Liza is now pounding the pavements again and is doing so with a spring in her step thanks to a life-changing holiday three years ago.

Life in Gambia.

Life in Gambia.

As soon as she set foot in Gambia, Liza fell in love with the country and its people and the experience both stole and broke her heart at the same time.

Despite spending only a week there the first time, it had such a profound effect on her life, she felt she wanted to do something to help this amazing country.

As a result she has returned to the country several times since that first trip. During her last visit, she met a woman called Rose Dawson who is the driving force behind the Bantaba Project – a community project to provide education and opportunities to learn new skills for people in rural Gambia.

Raising awareness

Life in Gambia.

Life in Gambia.

After hearing about Rose’s plans for the centre, which it is hoped will become a blueprint for other community centre developments in Africa, Liza knew this was something she wanted to be involved with and decided she wanted to help raise money for this very important project.

To do that, Liza will be running 100 miles this year, divided over 13 events, kicking off with the Chichester Priory 10K race on Sunday.

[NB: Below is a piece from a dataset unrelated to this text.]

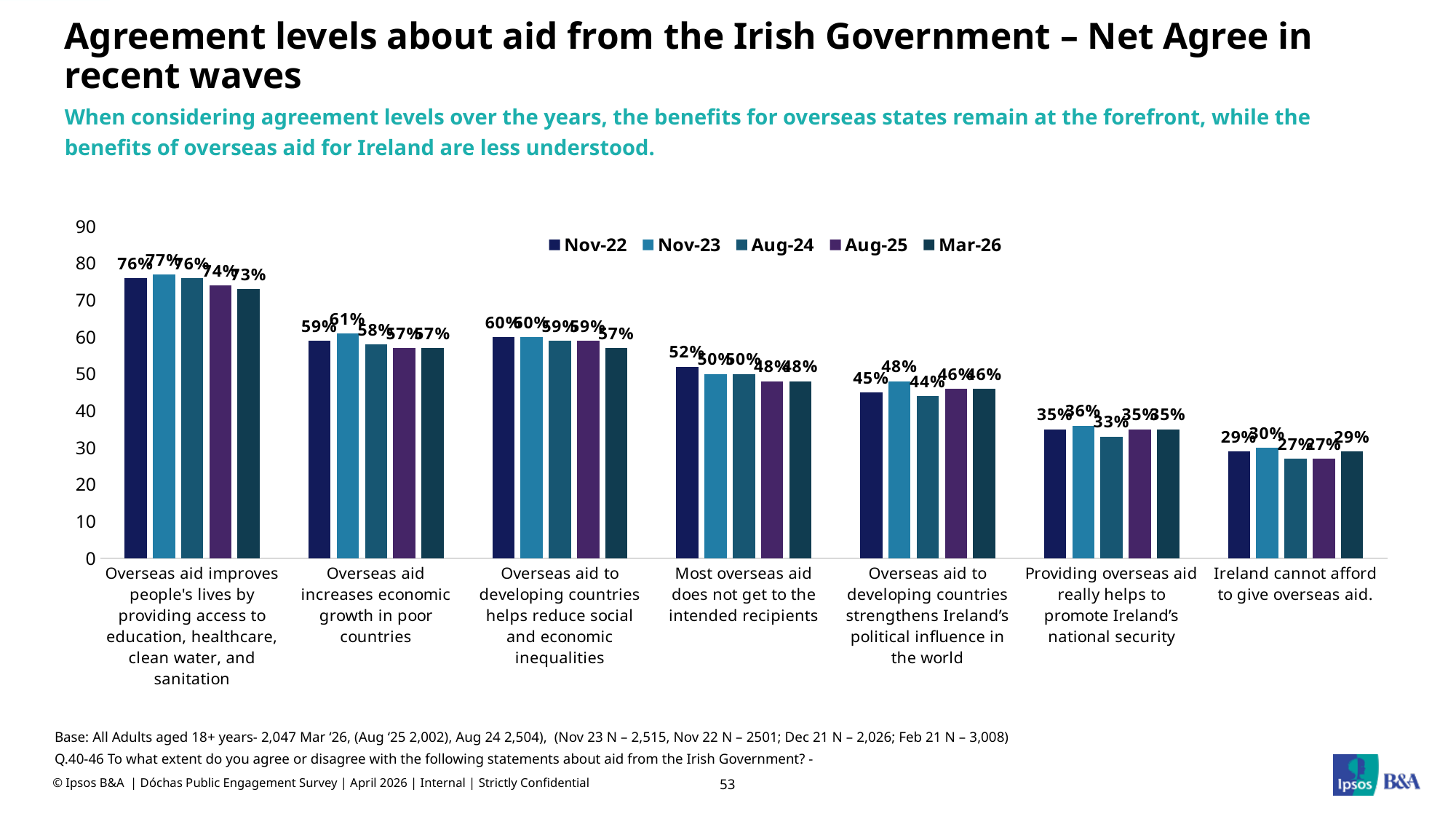
Which statement has the highest Mar-26 net agree value? Overseas aid improves people's lives by providing access to education, healthcare, clean water, and sanitation How many statements (categories) are shown on the x axis? 7 What is the Nov-23 value for "Overseas aid increases economic growth in poor countries"? 61% What is the difference between the Nov-22 and Mar-26 values for "Overseas aid improves people's lives by providing access to education, healthcare, clean water, and sanitation"? 3 percentage points Is the Mar-26 value for "Overseas aid to developing countries helps reduce social and economic inequalities" greater or less than 50? greater What is the Mar-26 value for "Ireland cannot afford to give overseas aid"? 29% What kind of chart is shown on the slide? Bar chart What is the Nov-22 value for "Most overseas aid does not get to the intended recipients"? 52% How many survey waves (series) does the legend list? 5 What is the Aug-24 value for "Providing overseas aid really helps to promote Ireland's national security"? 33% Which is larger for "Overseas aid to developing countries strengthens Ireland's political influence in the world": the Nov-23 value or the Aug-24 value? Nov-23 Which statement has the lowest Nov-22 net agree value? Ireland cannot afford to give overseas aid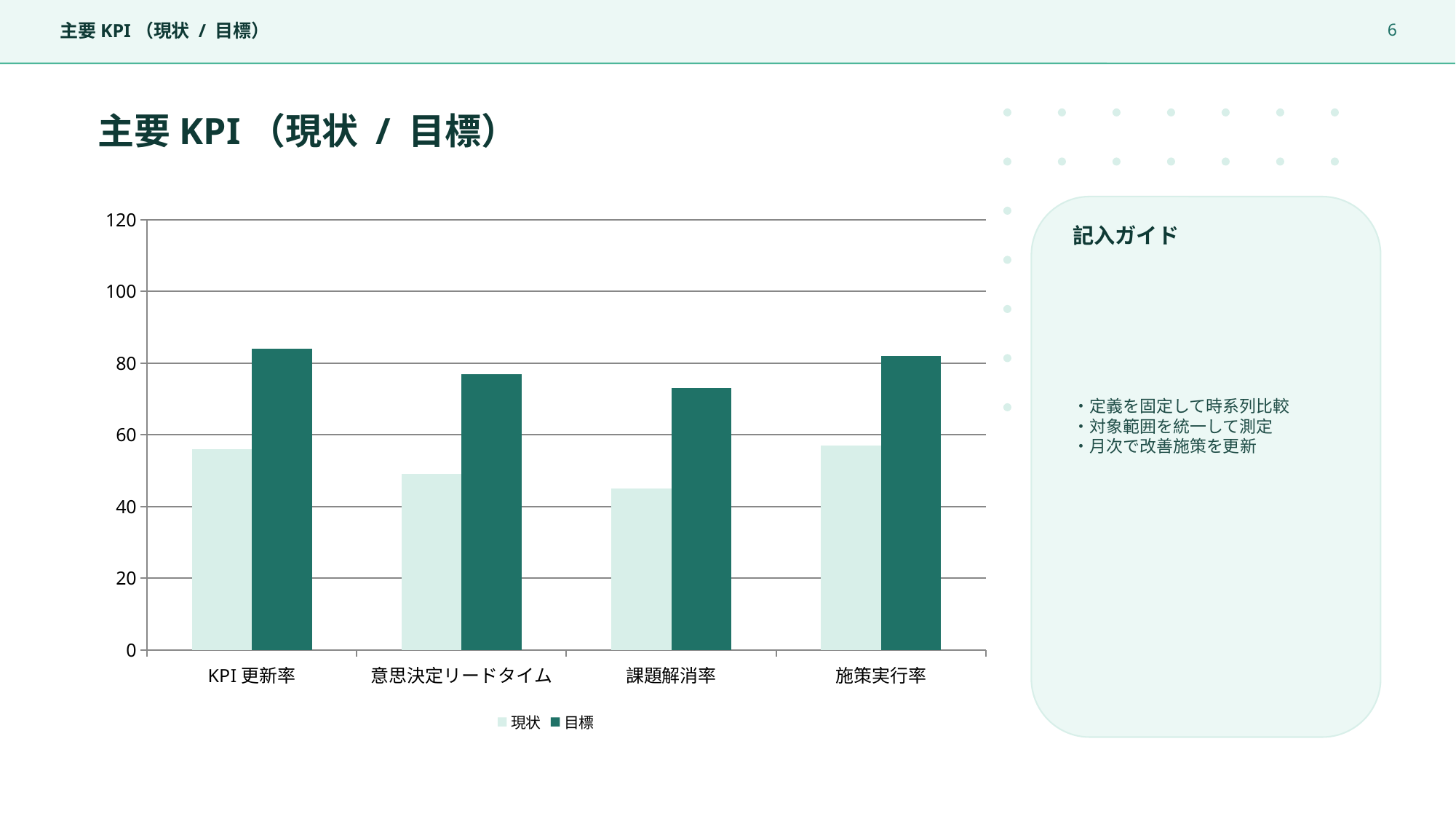
Is the 現状 value for KPI 更新率 greater or less than 40? greater How many categories are shown on the x axis of the chart? 4 How many series does the chart's legend list? 2 Which is larger, the 現状 value for KPI 更新率 or the 現状 value for 課題解消率? KPI 更新率 Is the 目標 value for 意思決定リードタイム greater or less than 60? greater Is the 目標 value for 課題解消率 greater or less than 80? less Which category has the lowest 現状 value? 課題解消率 What are the two series named in the chart's legend? 現状 and 目標 For 課題解消率, which is larger, the 現状 value or the 目標 value? 目標 What kind of chart is shown on the slide? bar chart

“It’s more about raising awareness of the project,” explains Liza. “Gambia is one of those countries, you never go to once. If you speak to people they’ve been a third, a fourth time – it’s one of those countries.

“The people make you fall in love with Gambia, you go there and you want to go out and help.”

As proof of just how life-changing that trip has been, Liza is now doing a degree alongside her job as a company training manager so she can then go on to do a masters degree in east African politics.

The aim is that one day she will be able to go out there and set up her own project.

Running with it

She is now training for her 100 miles, and although she still finds running hard, having a truly good cause which will benefit from her efforts is spurring her on.

“I enjoy it when I do it. I did the Marwell 10K, running through the countryside lanes. I enjoy the actual run once I’m out there and enjoy running with lots of people.

“My mum and dad have done marathons, my brother’s done a marathon, but I have a love-hate relationship with running: I really want to be good at it, but I find it too difficult, but now I’ve got this really worthwhile campaign I hope eventually I will get to a place where I love running.

“I can do a really good five kilometres, but I keep having dreadful dreams that I can’t run the 10K properly. My partner is really supportive and I have some really good friends who are runners on Facebook who say ‘don’t worry about your time, it’s the first one – get out there and enjoy it’. I did 5K last weekend and so I’m hoping to push that up.”

Infectious spirit

Asked what she loves about Gambia, Liza says it is the people’s spirit in the face of such adversity which serves as a stark reminder to us all.

“The people are so deprived they have nothing, it is a totally poor country but the people are totally happy, they are happy in themselves,” she explains. “They are peaceful and have such a wonderful spirit and I haven’t met a child out there who doesn’t value their education.

“It is one of the few African countries that doesn’t have civil war and there is no fighting between Muslims and Christians.

“They are just happy and it’s very infectious, you get out there and think this is what life is supposed to be about – simple pleasures.

“Family is so important out there and it just reminds you what life should be about. They like dancing, drumming and singing, it’s central to their culture. I was speaking to one of our friends and I said ‘how are you always so happy?’ and he said ‘how can you be upset? You don’t miss anything if you haven’t got anything’.

“That’s why it was so life- changing.”